Bist auch der Götzen wider Gott,
vernichtest im Unglauben Völker.
Nennst dich daher zurecht Abgrund.
Der hält allem rechten Maß Übermaß entgegen.
Will alles zerfetzen, was in Weisheit entsteht,
damit an leuchtenden Dingen nichts gelingt.
Bin aber jener Hauch, nähre alle Grünkraft,
bringe Blüten mit reifen Äpfeln hervor.
Bin denn belehrt in aller Eingebung
von Heiligem Geist.
Lasse so wie Tränen guter Sehnsucht
hellste Bäche springen.
Bringe in sehr heiligen Werken
aus Tränen Wohlgeruch hervor.
Bin aber auch Regen,
wehe herab von jenem Tau.
Aus ihm lachen in frohem Leben
alle Grashalme mich an.
Trägst aber böswilligstes,
schlimmstes Gift in deinen Schwänzen.
Kannst das aber nicht vernichten.
Je mehr du wütest, umso mehr wächst es an.
Wo du dich sterblich zeigst,
leben jene Kräfte,
zeigen sich in Gottes Macht
als des Weinstocks Blüten.
Bist aber lästerhafter Frevel in der Nacht,
Teufelszischen, und begehrst nichts anderes.

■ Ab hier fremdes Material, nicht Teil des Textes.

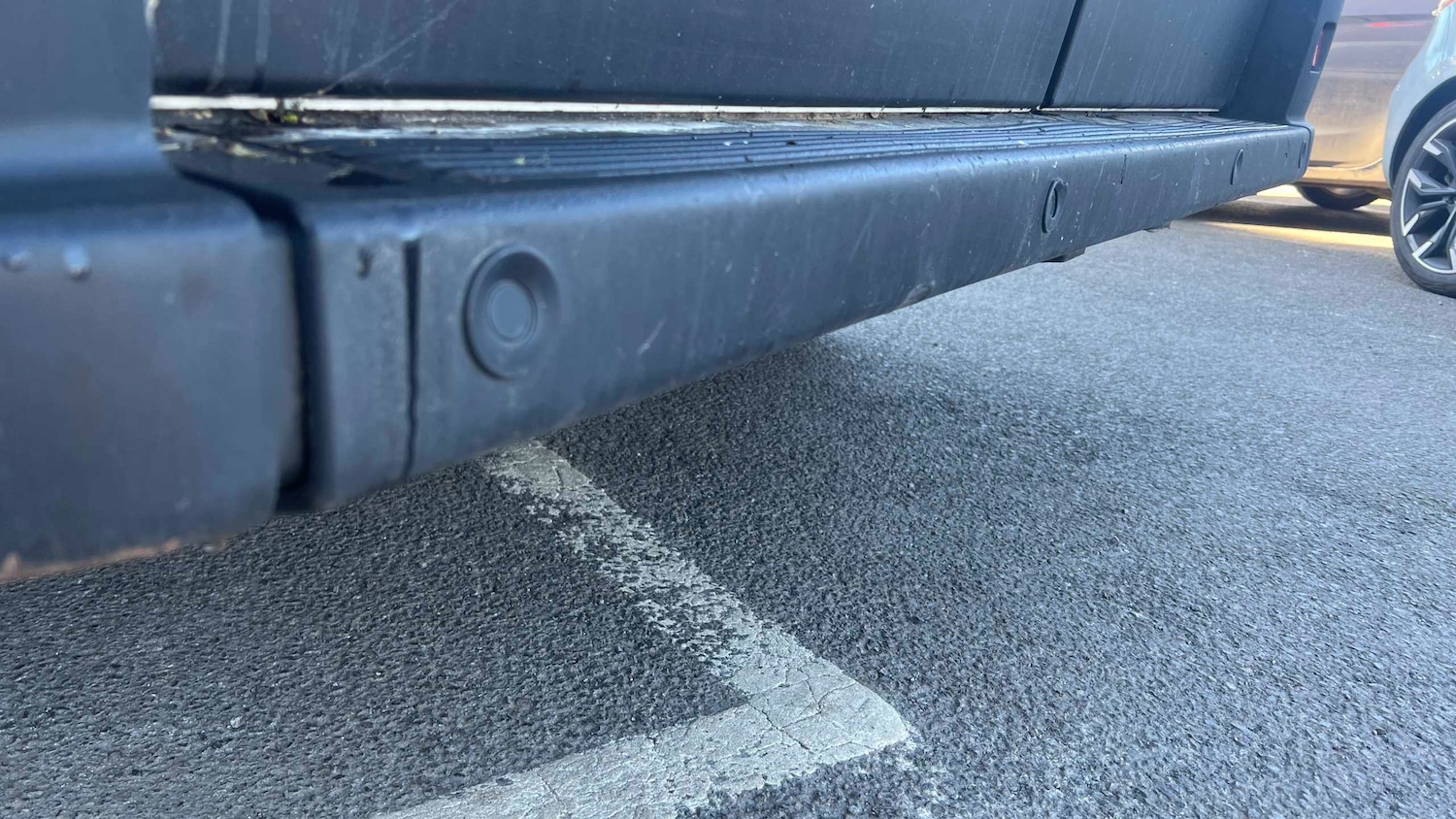 Used Citroen Relay 2023 for sale - 78161584: Photo 15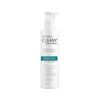 750056 Gel De Limpeza Cleany Concentrado Theraskin 300ml.jpg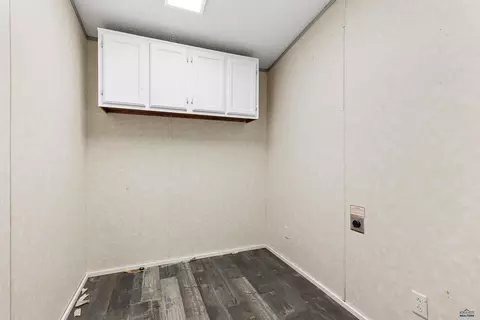 6800 Diamond T Rd, Summerset, SD 57718 photo 29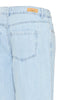 Fransa - Frlise Wide Jeans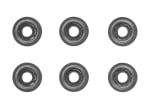 Umbrella Armory XFORCE 8mm Low-Power Ball Bearings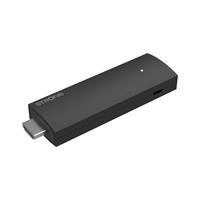 GOOGLE TV HDMI TV STICK 2K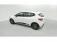 Renault Clio IV dCi 75 Energy Limited 2017 photo-04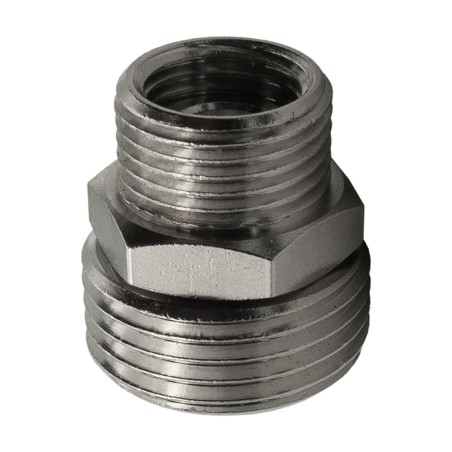 Adaptateur 5/8" vers 3/8" Adaptateur 5/8" vers 3/8"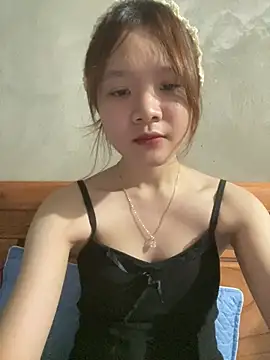 Bilik Sembang Langsung kony_01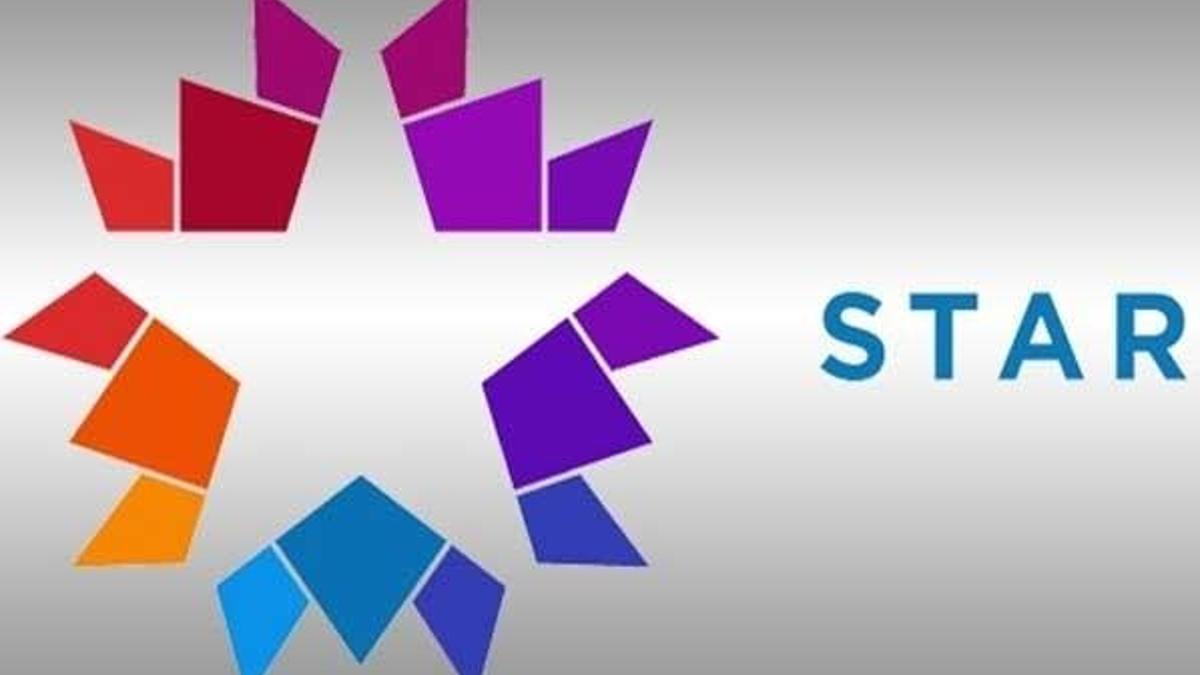 Star Tv yayın akışında bugün neler var? - 1 Eylül Cuma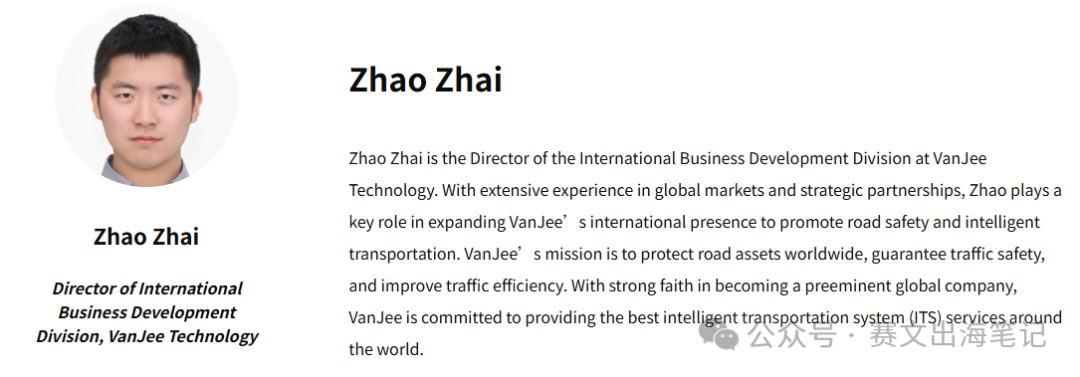 7fe88682e0d44f483fc4fec8e86ffaff.png 7fe88682e0d44f483fc4fec8e86ffaff.png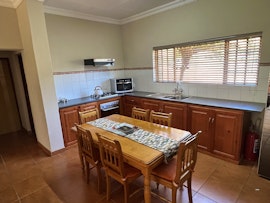 Pretoria Accommodation at  | Viya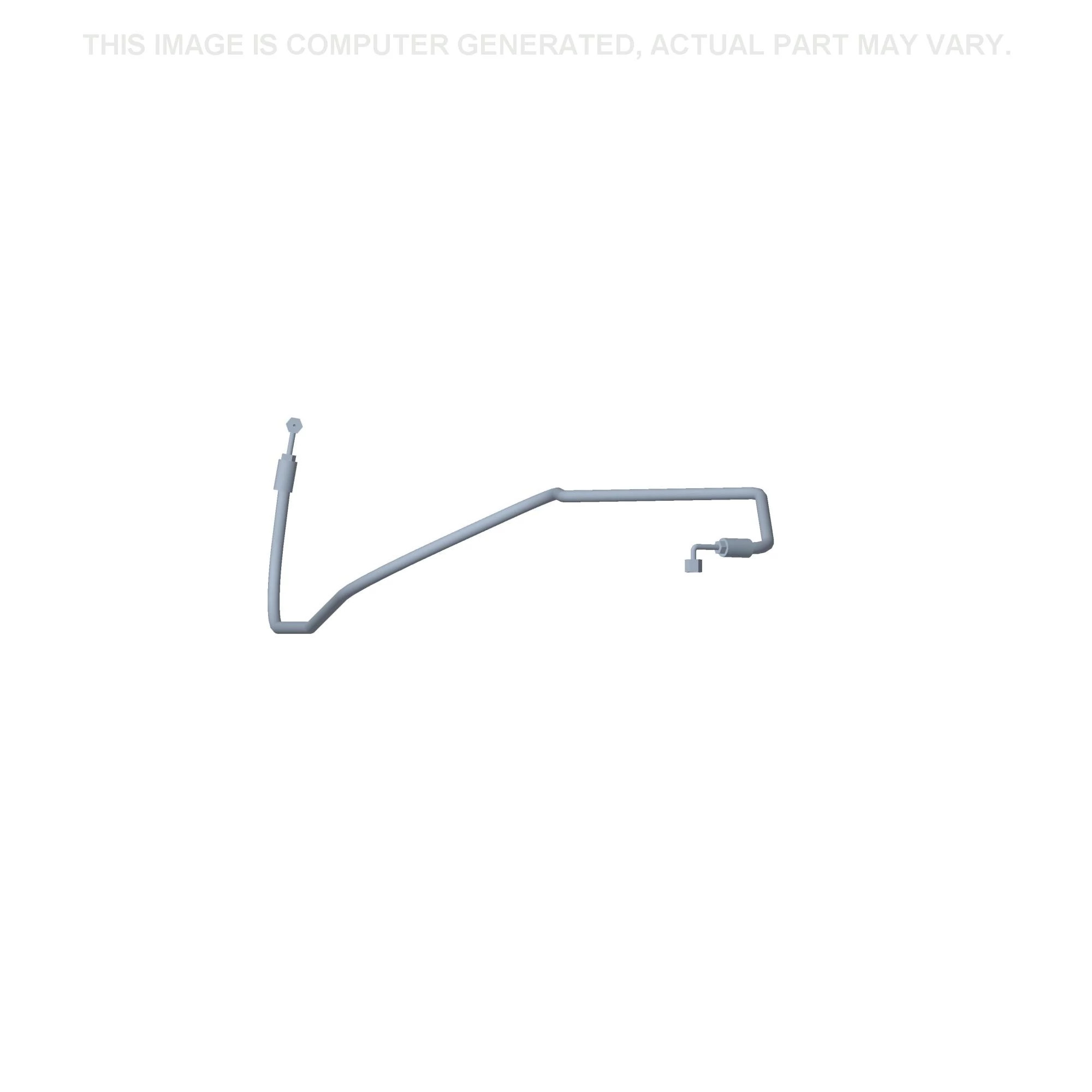 HOSE | CASECE | CA | EN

Sagst in deinen Größenwahn:
Völker ziehe ich an, zahlreicher als das Meer weit.
Aber scheiterst.
Wirke denn Tag und Nacht
die Kraft der Gleichheit und Guten Tat.
Breite denn meinen Mantel über Tag und Nacht.
Vollende tags alle guten Werke.
Salbe sämtlichen nächtlichen Schmerz.
So kann mich in keinem beider Teile
jemand verklagen.
Bin denn umsichtigste Freundin an Gottes Thron.
Keinen Ratsschluss verhehlt mir Gott.
Mein ist das königliche Brautgemach.
Alles, was Gottes ist, ist auch mein.
Wo aber Gottes Sohn mit seinem Gewand
der Menschen Fehler fort wischt,
verbinde ich Wunden mit sanftestem Leinen.
Aber du wirst rot.
Denn der bessere Teil gehört dir nicht.